The initial Hollywood commentary is emphasized through the settings, as the movie producer, Campbell Scott, and his ex-writer/liberal activist/household and children manager wife, Patricia Clarkson, live in an extraordinary house with a rippling pool and ocean view. Their financial success is wielded like a weapon as the camera restlessly swoops around all their possessions, household help and scenic property. The emotional price he's paid for this is clear as Scott's "Jeffrey" could be in "Glengarry Glen Ross" (to drop film titles like he does) as he'll clearly do anything to seal a deal.

Peter Sarsgaard drives on to the studio lot and into their lives with a completely different character from his four other released films this year, with inflections and body language that only occasionally get a bit too flamboyant as affectations of an out gay writer discussing issues of sexuality in the movies and his late lover. His grief and need for human warmth is so palpable that it is even believable that after failing with psychological counseling and Buddhism to deal with it, he clutches at what used to be called spiritualism, here delivered through the internet, shown visually both in the written word and the actors talking to the camera like reading aloud from their computer screens, edited effectively in the best key scenes with real life.

Clarkson is wonderful as she morphs from busy housewife lounging in a fetching bikini, to curious dabbler in the dark side, to woman scorned and revengeful manipulator. She may be the Ultimate Scary Mother, sexy, maternal and controlling, who while distraught over violent video games goes after the psyche. Unusually for how such a triangle has been portrayed in films (and the film is specifically set in 1995 as perhaps a more innocent time), we also get brief, sympathetic insight on another woman similarly affected by the writer's selfish actions that puts Clarkson's "Elaine" in perspective as she could have been portrayed as more of a brittle harpy. But each character alternately attracts and repels us.
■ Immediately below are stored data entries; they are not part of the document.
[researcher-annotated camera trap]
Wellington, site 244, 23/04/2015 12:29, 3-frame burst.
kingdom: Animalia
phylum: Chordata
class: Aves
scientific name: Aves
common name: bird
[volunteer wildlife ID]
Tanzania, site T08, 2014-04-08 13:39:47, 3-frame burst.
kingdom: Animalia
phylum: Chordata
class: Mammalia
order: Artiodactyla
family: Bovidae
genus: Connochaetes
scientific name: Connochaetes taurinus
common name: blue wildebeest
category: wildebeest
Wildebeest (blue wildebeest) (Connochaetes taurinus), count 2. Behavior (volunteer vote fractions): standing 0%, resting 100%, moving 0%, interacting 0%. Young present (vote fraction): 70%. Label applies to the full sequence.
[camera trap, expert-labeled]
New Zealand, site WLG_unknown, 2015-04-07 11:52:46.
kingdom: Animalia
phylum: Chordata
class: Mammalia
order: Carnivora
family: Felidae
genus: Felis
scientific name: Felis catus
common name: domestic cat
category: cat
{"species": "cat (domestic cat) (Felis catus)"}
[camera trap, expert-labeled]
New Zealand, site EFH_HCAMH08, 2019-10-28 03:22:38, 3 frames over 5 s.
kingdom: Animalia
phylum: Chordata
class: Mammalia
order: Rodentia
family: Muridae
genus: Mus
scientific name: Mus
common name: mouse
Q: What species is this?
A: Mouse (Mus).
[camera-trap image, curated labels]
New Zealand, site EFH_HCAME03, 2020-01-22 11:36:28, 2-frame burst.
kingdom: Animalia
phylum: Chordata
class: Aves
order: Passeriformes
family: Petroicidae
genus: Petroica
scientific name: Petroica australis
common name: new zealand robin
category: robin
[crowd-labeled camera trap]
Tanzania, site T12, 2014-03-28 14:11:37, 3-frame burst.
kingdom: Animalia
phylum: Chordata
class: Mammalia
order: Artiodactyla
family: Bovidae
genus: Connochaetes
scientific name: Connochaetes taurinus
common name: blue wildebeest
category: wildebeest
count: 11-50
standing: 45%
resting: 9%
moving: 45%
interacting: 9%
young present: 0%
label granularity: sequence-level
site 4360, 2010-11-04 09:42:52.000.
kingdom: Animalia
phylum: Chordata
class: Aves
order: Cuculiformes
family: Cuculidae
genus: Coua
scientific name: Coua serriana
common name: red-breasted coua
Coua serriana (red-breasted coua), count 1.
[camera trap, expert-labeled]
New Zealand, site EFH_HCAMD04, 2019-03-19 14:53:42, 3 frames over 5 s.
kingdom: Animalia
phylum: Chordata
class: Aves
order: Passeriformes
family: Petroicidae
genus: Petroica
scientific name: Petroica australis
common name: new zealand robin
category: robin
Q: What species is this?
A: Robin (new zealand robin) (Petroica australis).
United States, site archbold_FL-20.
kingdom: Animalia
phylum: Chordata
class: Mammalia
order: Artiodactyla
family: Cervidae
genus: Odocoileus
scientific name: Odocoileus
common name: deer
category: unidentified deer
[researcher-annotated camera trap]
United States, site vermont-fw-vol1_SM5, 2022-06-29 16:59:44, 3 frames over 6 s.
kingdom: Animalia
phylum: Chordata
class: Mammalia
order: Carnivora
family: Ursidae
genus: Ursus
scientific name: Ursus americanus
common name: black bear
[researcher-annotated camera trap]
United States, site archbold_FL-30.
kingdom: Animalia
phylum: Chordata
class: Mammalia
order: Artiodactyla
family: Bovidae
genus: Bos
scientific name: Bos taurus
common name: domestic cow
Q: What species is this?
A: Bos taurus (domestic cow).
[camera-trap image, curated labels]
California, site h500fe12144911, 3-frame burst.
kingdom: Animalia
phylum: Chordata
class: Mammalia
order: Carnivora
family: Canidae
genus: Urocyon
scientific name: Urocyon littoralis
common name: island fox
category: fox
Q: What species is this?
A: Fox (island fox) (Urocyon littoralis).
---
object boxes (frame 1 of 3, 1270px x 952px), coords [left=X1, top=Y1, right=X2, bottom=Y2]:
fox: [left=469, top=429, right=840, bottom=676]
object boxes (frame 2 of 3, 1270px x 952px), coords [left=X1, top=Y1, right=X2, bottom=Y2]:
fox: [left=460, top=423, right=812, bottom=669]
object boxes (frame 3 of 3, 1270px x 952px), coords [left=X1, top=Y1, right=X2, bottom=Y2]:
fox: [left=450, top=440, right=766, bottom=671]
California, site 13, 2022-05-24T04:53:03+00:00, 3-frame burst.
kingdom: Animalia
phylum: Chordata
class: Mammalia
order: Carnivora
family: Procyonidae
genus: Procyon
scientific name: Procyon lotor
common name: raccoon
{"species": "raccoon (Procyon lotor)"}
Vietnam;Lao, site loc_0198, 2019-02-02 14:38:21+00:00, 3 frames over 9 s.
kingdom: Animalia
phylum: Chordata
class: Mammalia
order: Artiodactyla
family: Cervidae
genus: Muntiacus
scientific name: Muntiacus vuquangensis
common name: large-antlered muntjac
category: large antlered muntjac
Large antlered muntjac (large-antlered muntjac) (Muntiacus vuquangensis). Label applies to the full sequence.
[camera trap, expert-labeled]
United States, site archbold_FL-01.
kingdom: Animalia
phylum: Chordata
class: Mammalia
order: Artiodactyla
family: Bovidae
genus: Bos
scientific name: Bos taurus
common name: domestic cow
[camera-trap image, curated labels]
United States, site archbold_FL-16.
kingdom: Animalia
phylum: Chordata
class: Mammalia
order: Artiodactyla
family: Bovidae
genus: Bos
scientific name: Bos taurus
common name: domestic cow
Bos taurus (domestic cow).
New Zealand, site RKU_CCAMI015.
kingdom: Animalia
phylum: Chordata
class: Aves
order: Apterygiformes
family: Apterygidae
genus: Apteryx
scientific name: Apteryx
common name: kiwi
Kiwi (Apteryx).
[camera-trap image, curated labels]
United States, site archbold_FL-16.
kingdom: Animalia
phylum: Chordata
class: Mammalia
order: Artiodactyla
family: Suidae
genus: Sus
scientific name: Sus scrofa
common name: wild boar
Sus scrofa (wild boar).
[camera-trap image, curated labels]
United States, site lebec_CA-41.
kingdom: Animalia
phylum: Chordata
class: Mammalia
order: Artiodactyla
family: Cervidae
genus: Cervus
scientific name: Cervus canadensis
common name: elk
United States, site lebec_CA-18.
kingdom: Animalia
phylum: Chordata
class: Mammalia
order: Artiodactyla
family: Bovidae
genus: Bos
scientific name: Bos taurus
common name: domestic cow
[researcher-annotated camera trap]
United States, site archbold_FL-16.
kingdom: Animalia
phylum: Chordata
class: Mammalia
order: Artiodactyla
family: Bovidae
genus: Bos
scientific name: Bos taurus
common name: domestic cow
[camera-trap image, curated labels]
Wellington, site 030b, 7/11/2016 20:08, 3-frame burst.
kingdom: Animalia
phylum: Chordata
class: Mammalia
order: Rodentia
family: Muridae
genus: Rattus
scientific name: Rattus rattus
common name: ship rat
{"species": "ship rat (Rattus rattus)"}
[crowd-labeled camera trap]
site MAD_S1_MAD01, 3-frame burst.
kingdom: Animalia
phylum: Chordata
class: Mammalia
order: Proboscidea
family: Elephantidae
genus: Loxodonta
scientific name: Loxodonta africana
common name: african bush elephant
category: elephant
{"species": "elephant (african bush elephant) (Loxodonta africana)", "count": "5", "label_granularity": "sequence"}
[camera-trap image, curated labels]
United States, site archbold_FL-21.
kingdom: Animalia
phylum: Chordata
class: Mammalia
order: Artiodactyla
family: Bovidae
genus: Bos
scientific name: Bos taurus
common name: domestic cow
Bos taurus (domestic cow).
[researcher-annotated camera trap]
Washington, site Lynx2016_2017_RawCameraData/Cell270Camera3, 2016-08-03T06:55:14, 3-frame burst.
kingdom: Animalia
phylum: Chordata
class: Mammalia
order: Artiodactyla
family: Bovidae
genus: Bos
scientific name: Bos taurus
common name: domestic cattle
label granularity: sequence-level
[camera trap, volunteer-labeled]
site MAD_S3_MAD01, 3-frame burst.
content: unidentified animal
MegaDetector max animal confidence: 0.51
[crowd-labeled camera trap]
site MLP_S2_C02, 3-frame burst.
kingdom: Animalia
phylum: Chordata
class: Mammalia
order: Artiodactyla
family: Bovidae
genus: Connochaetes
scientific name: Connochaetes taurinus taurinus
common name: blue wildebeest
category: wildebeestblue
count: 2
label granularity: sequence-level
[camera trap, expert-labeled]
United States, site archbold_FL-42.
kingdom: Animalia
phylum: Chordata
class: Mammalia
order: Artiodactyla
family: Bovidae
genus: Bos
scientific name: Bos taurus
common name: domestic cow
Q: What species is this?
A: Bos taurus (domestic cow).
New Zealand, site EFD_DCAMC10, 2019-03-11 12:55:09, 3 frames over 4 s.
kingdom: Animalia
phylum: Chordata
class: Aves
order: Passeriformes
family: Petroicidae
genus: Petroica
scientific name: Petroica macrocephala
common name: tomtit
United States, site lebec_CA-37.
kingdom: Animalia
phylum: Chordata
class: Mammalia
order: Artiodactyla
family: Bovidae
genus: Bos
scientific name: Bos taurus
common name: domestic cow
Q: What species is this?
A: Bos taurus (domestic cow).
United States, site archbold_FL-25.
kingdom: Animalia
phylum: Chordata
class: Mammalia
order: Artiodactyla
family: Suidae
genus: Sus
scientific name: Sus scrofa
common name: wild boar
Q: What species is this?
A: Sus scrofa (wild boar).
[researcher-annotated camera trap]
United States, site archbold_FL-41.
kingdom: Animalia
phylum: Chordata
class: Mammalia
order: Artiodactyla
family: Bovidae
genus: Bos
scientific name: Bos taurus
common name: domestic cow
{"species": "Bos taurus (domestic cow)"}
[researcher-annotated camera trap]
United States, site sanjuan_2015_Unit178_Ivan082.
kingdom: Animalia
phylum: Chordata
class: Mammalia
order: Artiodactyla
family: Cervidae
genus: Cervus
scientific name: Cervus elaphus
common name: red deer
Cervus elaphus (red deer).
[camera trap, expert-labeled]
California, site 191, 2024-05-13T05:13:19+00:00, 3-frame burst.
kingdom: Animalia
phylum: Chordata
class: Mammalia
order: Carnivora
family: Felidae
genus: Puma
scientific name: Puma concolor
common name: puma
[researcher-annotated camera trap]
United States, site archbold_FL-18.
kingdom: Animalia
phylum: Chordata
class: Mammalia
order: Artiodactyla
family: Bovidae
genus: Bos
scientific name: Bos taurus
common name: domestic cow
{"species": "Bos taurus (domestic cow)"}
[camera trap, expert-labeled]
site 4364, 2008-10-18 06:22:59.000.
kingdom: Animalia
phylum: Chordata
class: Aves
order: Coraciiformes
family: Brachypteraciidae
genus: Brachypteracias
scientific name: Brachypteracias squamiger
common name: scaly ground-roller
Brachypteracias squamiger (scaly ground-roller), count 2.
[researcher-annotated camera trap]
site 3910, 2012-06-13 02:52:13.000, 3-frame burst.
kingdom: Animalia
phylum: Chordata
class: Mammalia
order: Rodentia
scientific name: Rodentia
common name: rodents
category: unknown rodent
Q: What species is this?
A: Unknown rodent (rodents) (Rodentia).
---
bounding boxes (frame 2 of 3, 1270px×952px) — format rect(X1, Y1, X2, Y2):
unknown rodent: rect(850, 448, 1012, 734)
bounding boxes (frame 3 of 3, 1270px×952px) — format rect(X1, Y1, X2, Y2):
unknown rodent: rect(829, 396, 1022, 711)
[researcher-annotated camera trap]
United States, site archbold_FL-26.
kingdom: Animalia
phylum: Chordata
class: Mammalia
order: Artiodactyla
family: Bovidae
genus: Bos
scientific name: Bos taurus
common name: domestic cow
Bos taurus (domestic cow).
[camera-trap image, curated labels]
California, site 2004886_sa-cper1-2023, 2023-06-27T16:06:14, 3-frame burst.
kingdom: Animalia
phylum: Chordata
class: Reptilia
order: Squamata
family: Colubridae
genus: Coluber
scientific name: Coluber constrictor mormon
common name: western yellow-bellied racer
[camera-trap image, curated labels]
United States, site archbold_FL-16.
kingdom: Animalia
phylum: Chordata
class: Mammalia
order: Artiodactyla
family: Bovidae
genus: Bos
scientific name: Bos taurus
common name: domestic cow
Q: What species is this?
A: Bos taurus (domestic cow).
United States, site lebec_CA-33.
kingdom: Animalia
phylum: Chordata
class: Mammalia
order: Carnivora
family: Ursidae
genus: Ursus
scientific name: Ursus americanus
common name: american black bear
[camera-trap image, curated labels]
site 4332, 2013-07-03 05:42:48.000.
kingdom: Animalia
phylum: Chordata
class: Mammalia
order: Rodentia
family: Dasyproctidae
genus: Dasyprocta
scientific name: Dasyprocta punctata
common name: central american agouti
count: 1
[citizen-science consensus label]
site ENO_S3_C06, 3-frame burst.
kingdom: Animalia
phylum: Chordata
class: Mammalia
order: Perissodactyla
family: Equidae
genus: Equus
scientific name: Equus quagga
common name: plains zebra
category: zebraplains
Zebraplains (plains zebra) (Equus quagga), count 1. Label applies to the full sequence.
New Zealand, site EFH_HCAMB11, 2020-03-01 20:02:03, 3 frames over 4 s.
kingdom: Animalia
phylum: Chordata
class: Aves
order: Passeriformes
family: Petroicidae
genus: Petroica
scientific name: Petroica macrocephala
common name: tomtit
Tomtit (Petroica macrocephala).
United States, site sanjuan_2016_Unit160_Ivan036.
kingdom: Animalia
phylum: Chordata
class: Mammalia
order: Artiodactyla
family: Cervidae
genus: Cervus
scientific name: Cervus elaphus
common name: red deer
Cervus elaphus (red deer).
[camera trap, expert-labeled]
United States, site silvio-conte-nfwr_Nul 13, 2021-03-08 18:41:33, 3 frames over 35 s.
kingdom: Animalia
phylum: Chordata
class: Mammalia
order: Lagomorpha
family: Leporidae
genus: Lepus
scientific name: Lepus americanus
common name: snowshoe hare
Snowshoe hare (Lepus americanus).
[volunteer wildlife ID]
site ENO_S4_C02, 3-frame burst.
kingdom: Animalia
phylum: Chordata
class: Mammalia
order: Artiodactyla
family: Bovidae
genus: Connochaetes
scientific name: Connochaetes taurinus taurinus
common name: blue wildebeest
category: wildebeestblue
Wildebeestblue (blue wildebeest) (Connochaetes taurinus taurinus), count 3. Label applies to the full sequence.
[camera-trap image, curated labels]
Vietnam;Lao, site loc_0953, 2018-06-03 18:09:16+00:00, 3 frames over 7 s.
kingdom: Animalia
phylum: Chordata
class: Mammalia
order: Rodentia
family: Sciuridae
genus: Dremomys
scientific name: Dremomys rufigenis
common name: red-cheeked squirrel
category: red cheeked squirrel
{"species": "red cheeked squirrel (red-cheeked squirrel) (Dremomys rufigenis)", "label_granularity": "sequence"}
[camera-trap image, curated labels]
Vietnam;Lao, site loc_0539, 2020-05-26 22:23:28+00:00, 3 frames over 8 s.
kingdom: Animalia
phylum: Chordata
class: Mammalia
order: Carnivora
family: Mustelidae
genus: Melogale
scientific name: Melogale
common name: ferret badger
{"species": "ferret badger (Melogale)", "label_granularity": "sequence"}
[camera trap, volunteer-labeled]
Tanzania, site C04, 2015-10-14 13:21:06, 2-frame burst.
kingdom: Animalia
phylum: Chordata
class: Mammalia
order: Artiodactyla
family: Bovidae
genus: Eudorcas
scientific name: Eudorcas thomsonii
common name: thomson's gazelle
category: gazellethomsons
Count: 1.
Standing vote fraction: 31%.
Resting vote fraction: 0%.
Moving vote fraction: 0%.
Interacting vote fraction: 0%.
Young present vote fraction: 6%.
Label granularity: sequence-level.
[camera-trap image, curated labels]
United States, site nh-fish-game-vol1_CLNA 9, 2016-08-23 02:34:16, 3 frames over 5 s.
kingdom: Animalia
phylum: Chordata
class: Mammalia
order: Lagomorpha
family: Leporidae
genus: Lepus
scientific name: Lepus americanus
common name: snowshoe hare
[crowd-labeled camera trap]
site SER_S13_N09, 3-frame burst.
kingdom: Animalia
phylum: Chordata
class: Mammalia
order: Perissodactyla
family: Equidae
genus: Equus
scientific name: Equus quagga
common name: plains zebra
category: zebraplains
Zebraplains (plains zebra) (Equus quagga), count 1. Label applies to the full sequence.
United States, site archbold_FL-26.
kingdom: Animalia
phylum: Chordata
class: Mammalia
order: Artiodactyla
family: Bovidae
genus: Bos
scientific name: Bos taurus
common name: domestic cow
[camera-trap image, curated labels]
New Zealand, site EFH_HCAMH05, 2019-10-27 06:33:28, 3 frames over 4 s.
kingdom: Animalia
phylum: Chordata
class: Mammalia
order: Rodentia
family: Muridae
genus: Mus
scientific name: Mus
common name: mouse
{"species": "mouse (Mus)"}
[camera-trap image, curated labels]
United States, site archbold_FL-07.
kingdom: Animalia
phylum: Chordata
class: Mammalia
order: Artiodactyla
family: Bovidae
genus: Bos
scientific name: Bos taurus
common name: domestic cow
In his directing debut Lucas does not well serve his own script, adapted from his play, as it could have been a lot tauter in exploring the slippery slope of ethics in human relationships, that all it takes is that one small step to deceive or keep secrets before one falls into the well. There could have been a lot fewer arty scenes in silhouette, at sunset, across water.

The Steve Reich music throughout becomes more irritating than tension-inducing.

While the title has something to do with the writer's long monologue about the significance of the Roman sculpture as an artist's way to make victims sympathetic, one is left here more with the feeling that these three folks deserve each other, though the collateral damage left in their wake is a tragedy.